## Aim of the task
In the fashion review, what was Pauline Dujancourt's fall/winter 2026 collection once again inspired by? Please answer in a few words.

## Text extract
(begin)
Pauline Dujancourt's FW26 LFW collection sources strength from lightness. 

Because It's Show Time | Feb 24, 2026

At Pauline Dujancourt FW26, the medium is the message. Elaborate laces and knits prove a vision of both skill and delicacy, and a nod to the history and tradition that inspire her. 

By Amelia McGarvey

Walking on eggshells is usually reserved for situations ripe with fear and nervousness. Yet an audience of London Fashion week goers took them in their stride into an extremely confident Pauline Dujancourt sophomore runway collection this weekend, dispelling any notion of nerves. And while our feet were firmly on terra firma, her fall/winter 2026 collection was yet again inspired by flight. A recurring motif for Pauline, her delicate knits and crochets frothed at the models’ hips and necks like clusters of feathers on a mid-flight bird.
(end)
Extracted data entries:
(begin)
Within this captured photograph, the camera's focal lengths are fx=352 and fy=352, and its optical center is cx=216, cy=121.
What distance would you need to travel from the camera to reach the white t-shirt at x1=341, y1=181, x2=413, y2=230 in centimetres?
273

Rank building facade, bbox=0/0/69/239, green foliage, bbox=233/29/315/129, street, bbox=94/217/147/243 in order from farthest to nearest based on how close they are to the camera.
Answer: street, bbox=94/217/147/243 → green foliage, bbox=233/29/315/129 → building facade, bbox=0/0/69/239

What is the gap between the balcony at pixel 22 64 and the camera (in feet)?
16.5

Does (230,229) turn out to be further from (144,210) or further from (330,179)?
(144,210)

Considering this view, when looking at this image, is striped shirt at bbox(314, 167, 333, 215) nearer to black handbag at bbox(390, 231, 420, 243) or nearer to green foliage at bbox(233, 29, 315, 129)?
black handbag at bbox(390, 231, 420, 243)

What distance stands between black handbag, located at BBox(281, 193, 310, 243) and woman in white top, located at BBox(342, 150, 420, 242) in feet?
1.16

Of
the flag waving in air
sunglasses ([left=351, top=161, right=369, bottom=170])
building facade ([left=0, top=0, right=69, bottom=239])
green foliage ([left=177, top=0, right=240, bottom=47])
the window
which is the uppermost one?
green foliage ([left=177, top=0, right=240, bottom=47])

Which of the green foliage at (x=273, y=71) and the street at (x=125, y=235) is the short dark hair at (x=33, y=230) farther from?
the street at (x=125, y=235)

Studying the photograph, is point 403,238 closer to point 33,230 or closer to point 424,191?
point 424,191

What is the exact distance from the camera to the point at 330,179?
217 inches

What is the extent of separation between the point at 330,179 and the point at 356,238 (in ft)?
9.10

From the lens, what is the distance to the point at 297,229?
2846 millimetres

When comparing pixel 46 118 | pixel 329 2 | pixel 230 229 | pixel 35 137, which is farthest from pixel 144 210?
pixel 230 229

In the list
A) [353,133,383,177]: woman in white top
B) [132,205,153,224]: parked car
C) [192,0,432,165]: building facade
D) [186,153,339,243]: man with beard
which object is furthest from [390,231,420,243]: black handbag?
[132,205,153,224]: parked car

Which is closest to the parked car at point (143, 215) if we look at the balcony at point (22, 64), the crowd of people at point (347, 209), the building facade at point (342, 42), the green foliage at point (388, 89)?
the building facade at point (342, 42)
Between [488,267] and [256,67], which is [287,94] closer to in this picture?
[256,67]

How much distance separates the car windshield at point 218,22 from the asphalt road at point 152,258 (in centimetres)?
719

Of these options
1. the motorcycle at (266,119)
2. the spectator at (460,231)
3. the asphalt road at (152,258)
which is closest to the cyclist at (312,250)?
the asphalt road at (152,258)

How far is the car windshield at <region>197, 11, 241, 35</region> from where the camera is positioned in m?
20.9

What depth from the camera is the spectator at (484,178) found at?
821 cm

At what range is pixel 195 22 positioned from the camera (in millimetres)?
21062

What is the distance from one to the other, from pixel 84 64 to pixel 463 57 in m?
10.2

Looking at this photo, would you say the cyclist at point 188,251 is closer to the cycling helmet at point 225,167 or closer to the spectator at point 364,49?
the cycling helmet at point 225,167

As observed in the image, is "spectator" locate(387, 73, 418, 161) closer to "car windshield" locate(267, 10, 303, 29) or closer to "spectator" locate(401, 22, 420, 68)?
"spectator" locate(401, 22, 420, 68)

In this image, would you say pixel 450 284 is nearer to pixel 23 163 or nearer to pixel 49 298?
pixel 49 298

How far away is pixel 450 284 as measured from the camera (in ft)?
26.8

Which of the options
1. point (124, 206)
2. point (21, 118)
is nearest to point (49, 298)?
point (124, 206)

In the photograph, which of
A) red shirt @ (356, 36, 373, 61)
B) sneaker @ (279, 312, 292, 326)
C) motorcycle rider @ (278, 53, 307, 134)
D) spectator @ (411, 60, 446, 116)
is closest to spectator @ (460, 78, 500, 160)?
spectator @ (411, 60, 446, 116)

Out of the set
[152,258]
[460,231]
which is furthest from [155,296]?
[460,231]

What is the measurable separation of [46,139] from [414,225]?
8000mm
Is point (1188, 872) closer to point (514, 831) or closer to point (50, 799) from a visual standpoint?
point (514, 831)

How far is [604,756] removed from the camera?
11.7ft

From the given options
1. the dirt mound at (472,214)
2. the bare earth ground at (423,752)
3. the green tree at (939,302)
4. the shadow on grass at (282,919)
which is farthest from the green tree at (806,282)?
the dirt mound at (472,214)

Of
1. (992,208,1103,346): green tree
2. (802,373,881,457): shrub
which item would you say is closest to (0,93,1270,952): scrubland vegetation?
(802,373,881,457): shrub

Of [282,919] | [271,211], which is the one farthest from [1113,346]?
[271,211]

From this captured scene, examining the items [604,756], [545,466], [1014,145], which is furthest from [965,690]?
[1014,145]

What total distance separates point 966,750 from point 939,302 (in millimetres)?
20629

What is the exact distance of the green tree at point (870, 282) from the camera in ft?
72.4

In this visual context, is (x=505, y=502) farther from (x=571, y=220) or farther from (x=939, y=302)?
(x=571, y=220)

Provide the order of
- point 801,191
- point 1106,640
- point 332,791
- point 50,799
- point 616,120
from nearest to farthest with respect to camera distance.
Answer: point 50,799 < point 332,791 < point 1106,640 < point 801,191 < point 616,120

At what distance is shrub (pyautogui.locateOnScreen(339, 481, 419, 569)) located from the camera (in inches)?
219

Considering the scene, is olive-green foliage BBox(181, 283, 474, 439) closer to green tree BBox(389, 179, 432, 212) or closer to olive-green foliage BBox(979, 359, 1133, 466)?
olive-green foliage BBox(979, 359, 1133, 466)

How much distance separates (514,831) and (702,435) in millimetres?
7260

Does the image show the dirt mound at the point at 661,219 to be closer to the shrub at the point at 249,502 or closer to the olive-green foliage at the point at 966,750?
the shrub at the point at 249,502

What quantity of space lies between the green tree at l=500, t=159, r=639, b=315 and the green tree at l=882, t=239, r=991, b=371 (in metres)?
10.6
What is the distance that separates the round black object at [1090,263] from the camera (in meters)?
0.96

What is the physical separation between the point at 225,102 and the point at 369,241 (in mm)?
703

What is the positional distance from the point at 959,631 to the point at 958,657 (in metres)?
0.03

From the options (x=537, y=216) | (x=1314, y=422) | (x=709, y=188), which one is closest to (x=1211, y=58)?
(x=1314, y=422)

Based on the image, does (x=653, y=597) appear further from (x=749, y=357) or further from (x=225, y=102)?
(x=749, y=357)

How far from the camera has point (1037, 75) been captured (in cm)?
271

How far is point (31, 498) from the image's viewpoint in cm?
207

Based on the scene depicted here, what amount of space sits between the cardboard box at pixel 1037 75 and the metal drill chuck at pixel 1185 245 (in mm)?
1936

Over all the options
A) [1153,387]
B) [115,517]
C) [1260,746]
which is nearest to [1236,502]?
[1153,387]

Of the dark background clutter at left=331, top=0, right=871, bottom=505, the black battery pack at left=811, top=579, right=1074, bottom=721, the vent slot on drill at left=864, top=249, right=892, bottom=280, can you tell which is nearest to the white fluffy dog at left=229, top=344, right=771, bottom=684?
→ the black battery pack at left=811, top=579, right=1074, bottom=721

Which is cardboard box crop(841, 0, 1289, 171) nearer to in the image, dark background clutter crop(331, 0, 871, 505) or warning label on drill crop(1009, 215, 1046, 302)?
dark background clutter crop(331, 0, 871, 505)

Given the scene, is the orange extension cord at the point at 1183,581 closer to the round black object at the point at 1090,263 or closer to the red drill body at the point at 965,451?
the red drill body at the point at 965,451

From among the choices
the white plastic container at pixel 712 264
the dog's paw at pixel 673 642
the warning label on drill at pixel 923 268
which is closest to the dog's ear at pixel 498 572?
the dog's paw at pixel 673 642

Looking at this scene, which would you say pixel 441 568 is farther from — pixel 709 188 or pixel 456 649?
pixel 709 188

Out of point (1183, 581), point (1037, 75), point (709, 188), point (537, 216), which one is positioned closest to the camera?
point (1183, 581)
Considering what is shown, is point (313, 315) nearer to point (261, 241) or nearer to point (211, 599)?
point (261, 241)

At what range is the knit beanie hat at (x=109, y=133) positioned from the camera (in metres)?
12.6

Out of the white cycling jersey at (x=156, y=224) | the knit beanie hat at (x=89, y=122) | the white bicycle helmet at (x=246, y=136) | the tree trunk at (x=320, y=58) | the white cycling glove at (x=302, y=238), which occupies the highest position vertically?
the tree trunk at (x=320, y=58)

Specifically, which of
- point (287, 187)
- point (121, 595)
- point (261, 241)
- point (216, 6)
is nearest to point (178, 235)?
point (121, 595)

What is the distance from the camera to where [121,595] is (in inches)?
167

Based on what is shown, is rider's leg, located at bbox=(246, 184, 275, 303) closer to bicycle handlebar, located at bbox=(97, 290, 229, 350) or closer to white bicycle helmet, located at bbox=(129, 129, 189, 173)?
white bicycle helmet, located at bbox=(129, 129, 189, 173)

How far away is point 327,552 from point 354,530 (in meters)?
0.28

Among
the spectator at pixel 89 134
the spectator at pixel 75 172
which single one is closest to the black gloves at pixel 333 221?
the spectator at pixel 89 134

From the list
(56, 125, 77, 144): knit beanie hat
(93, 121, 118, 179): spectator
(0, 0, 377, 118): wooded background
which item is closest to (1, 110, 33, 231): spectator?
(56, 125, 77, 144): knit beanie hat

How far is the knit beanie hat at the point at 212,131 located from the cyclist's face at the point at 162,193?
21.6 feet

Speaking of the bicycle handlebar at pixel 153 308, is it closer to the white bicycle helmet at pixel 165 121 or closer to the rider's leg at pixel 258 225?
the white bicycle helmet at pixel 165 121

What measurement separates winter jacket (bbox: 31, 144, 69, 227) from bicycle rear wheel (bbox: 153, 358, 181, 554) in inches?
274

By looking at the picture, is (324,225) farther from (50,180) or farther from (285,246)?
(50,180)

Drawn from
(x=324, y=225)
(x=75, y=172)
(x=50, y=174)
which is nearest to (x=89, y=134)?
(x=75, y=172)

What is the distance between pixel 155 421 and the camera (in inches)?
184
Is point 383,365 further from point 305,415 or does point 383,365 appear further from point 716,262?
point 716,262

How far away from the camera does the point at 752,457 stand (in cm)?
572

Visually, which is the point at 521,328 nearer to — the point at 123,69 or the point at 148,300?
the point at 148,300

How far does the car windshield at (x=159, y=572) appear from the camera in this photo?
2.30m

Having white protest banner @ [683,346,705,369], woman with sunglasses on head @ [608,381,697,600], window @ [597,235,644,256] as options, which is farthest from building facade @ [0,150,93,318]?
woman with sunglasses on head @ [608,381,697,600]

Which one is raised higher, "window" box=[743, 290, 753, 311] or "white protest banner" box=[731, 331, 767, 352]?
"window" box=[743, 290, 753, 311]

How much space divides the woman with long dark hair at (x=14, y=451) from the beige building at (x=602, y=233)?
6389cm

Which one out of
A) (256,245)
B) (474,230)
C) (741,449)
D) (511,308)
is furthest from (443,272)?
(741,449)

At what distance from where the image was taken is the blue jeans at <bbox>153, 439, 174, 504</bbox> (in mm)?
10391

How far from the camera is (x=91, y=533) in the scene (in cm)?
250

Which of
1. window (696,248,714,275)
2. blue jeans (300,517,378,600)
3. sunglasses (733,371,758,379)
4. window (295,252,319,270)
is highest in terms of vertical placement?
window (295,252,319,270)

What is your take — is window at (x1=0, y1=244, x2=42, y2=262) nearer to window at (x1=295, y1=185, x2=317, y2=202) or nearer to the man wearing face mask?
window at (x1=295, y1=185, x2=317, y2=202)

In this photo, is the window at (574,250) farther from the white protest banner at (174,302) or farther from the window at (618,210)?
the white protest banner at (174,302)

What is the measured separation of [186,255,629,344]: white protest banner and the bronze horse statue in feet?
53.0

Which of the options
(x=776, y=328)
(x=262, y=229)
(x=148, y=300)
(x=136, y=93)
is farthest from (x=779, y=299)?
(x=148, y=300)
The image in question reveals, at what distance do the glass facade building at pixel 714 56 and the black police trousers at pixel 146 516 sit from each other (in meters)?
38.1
(end)
## Answer to this problem
Flight.